(Part of a data file)
Start
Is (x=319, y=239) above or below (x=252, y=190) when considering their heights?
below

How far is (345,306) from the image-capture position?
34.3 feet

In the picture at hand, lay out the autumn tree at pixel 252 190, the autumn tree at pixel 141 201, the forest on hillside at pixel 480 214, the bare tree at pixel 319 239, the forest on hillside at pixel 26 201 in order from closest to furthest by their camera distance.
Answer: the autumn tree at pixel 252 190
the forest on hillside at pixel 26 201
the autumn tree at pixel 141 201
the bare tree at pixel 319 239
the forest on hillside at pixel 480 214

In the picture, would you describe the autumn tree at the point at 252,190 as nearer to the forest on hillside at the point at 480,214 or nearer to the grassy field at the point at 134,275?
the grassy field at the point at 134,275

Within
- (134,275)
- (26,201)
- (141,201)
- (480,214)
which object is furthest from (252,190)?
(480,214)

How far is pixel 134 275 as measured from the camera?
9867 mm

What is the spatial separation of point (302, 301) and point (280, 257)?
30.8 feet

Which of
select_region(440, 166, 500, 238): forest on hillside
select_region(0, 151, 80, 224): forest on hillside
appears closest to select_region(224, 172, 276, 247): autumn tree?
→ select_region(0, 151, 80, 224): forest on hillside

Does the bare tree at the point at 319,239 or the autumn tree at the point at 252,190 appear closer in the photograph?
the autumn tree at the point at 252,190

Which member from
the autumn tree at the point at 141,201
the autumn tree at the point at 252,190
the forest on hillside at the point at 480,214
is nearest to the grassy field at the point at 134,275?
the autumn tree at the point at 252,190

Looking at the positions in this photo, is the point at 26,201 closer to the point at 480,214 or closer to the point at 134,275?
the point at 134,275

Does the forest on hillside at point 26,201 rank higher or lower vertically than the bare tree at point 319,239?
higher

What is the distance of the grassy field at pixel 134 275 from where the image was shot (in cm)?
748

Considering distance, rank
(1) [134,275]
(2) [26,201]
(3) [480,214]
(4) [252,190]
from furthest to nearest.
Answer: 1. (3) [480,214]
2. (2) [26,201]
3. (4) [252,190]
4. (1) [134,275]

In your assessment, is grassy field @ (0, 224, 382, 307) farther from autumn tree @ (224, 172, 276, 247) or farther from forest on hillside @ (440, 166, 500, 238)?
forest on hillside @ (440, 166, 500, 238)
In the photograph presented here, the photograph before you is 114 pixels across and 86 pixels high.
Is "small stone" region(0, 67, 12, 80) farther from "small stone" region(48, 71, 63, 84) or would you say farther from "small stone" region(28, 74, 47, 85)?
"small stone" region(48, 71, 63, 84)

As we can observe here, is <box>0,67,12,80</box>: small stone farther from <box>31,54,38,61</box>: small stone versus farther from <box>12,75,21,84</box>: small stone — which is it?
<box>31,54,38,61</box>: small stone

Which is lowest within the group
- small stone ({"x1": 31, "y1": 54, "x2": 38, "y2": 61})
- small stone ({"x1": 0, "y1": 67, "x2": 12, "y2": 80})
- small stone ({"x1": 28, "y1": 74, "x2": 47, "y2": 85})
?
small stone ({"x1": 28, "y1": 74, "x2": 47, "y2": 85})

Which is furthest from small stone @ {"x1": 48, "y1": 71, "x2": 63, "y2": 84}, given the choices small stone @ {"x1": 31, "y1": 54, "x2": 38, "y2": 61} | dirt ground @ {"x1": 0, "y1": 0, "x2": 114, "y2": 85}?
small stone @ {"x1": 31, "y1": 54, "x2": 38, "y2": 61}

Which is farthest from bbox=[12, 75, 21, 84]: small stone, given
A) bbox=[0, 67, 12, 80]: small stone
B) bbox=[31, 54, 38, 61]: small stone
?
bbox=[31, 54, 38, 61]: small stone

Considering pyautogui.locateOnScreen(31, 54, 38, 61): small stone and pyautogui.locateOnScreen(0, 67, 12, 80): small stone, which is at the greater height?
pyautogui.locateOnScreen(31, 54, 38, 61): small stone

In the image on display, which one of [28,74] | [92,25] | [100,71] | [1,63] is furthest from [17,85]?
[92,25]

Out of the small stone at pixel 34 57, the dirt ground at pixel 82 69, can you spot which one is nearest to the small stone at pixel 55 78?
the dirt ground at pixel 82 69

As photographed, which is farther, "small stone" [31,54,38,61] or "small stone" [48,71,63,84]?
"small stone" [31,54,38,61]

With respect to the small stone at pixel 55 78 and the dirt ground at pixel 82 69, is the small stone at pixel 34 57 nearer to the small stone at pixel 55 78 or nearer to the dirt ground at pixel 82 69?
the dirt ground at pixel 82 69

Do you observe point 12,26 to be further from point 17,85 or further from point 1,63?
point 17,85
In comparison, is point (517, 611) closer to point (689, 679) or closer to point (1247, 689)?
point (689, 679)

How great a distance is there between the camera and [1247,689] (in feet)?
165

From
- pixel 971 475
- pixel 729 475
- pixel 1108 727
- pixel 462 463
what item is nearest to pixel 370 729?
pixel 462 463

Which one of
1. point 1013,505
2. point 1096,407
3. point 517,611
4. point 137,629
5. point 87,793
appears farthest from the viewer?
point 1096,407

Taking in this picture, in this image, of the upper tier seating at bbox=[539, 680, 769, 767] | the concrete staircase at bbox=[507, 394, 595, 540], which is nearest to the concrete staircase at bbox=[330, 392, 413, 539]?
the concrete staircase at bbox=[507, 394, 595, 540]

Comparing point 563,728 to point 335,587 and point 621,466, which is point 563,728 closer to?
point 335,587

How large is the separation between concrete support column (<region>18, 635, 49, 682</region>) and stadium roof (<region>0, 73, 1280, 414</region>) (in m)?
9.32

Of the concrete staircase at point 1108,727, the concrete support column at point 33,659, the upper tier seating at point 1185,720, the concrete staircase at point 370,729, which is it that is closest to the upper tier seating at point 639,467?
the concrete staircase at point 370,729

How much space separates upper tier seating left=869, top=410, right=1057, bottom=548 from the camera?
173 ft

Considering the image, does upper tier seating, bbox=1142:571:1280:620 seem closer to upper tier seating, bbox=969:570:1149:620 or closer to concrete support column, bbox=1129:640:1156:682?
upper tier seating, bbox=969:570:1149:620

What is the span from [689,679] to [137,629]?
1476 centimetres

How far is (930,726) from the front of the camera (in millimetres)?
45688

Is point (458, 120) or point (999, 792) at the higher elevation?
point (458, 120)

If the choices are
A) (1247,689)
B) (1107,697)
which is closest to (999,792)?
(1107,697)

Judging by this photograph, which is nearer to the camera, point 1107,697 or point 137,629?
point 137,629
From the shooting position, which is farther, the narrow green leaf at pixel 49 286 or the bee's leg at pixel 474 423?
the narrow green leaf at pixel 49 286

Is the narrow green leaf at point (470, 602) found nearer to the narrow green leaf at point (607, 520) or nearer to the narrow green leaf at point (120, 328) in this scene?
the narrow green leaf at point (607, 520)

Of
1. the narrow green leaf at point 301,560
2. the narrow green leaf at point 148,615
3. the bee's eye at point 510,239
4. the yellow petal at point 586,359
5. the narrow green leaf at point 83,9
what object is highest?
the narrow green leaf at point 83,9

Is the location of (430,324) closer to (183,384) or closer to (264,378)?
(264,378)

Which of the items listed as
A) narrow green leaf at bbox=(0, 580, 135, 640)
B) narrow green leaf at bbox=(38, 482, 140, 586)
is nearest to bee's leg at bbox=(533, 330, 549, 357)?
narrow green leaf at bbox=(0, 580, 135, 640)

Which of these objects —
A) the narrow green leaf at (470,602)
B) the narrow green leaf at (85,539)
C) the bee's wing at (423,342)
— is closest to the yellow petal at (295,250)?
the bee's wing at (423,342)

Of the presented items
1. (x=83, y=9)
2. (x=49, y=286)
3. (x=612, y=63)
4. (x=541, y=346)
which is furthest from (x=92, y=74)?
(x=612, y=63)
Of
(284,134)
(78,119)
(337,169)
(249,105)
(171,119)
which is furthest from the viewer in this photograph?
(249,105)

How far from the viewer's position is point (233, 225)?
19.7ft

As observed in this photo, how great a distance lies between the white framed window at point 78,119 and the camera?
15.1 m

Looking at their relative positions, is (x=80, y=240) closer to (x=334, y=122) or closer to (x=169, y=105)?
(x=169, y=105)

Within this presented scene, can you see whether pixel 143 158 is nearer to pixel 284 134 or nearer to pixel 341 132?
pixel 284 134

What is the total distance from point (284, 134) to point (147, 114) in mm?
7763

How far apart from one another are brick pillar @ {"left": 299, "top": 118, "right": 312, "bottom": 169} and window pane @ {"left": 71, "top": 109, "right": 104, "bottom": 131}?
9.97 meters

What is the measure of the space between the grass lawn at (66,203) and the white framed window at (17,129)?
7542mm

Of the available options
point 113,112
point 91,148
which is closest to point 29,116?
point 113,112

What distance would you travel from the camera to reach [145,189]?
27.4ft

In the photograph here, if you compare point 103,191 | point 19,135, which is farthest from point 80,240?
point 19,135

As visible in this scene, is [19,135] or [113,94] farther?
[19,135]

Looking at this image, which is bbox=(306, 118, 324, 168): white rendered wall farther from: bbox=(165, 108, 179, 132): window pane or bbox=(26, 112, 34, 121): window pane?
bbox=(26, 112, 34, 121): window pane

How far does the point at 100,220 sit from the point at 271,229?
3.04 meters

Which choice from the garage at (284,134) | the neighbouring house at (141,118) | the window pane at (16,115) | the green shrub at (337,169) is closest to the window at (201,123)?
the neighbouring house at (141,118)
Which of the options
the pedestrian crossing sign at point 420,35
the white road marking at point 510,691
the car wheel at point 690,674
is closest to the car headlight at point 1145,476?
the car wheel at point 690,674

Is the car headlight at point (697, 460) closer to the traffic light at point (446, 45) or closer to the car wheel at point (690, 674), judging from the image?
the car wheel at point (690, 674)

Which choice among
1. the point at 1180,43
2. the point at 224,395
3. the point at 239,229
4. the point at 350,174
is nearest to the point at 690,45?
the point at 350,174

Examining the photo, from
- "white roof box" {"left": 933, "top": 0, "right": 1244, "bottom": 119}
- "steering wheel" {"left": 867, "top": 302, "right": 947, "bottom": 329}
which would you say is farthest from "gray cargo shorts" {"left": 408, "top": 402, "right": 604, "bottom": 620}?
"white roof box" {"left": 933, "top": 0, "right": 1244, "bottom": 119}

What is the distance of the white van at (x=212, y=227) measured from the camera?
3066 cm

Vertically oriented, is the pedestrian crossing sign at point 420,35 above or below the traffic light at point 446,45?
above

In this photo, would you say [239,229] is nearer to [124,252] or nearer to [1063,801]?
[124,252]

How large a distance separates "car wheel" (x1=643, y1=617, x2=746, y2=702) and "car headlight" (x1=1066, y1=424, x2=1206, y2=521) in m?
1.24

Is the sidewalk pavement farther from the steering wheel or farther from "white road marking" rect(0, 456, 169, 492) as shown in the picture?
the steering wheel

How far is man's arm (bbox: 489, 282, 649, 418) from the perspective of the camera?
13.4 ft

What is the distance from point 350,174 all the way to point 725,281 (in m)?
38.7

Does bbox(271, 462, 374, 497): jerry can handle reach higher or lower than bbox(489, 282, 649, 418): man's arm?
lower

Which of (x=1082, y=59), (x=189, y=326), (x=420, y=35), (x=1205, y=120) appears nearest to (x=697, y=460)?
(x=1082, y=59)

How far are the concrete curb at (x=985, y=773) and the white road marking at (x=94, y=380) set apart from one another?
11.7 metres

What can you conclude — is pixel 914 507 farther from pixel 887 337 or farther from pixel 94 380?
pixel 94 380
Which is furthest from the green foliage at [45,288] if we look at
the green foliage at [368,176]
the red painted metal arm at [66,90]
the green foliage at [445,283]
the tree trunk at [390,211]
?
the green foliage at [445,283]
End
From the line with "Is the car headlight" to the last line of the material, give every line again exactly, and only those lines.

RESULT FOR THIS TASK:
Is the car headlight at point (697, 460) closer to the traffic light at point (446, 45) or closer to the car wheel at point (690, 674), judging from the image?
the car wheel at point (690, 674)

Which choice among
1. the point at 1180,43
2. the point at 224,395
3. the point at 239,229
4. the point at 350,174
is nearest to the point at 690,45?
the point at 350,174

Examining the photo, from
- "white roof box" {"left": 933, "top": 0, "right": 1244, "bottom": 119}
- "steering wheel" {"left": 867, "top": 302, "right": 947, "bottom": 329}
which would you say is farthest from "gray cargo shorts" {"left": 408, "top": 402, "right": 604, "bottom": 620}?
"white roof box" {"left": 933, "top": 0, "right": 1244, "bottom": 119}

What is the distance of the white van at (x=212, y=227) measured from the camera?
3066 cm

Vertically oriented, is the pedestrian crossing sign at point 420,35 above or below the traffic light at point 446,45?
above

In this photo, would you say [239,229] is nearer to [124,252] or nearer to [1063,801]?
[124,252]

How large a distance separates "car wheel" (x1=643, y1=617, x2=746, y2=702) and "car headlight" (x1=1066, y1=424, x2=1206, y2=521) in m?
1.24

Is the sidewalk pavement farther from the steering wheel or farther from "white road marking" rect(0, 456, 169, 492) as shown in the picture?
the steering wheel

How far is man's arm (bbox: 489, 282, 649, 418) from the perspective of the camera?
13.4 ft

What is the distance from point 350,174 all the way to point 725,281 (in m)?
38.7

Does bbox(271, 462, 374, 497): jerry can handle reach higher or lower than bbox(489, 282, 649, 418): man's arm?
lower

Which of (x=1082, y=59), (x=189, y=326), (x=420, y=35), (x=1205, y=120) appears nearest to (x=697, y=460)?
(x=1082, y=59)

How far are the concrete curb at (x=985, y=773) and the white road marking at (x=94, y=380) set apart from one another?
11.7 metres

What can you conclude — is pixel 914 507 farther from pixel 887 337 or farther from pixel 94 380?
pixel 94 380
Which is furthest from the green foliage at [45,288] if we look at
the green foliage at [368,176]
the red painted metal arm at [66,90]
the green foliage at [445,283]
the tree trunk at [390,211]
?
the green foliage at [445,283]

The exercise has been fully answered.